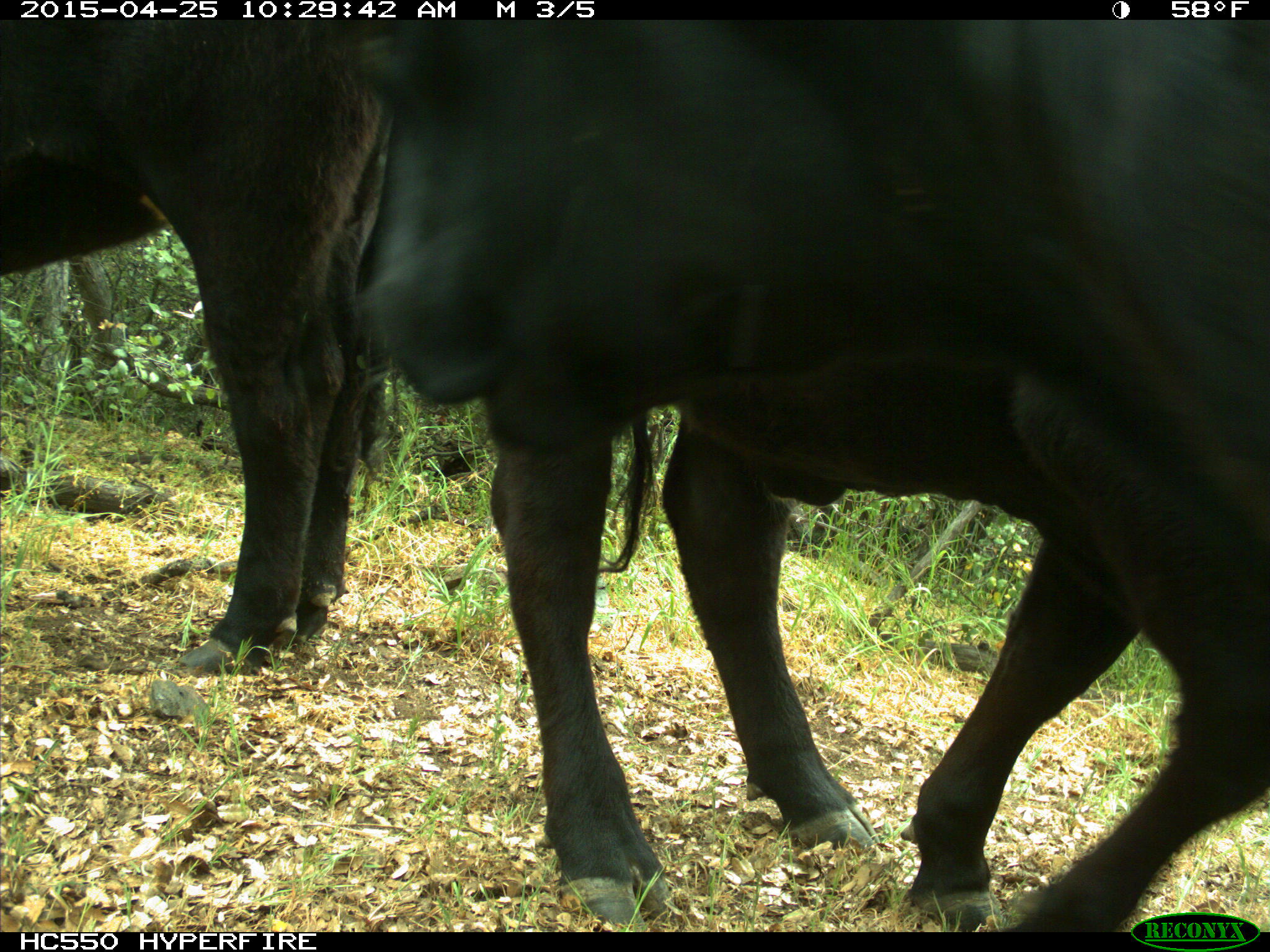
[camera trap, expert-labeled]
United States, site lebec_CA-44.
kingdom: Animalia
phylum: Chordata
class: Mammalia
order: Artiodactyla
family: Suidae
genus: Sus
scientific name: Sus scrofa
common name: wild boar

Exercise directions: From top to bottom, restate the records above exactly and omit every picture.

Problem solution:
[camera trap, expert-labeled]
United States, site lebec_CA-44.
kingdom: Animalia
phylum: Chordata
class: Mammalia
order: Artiodactyla
family: Suidae
genus: Sus
scientific name: Sus scrofa
common name: wild boar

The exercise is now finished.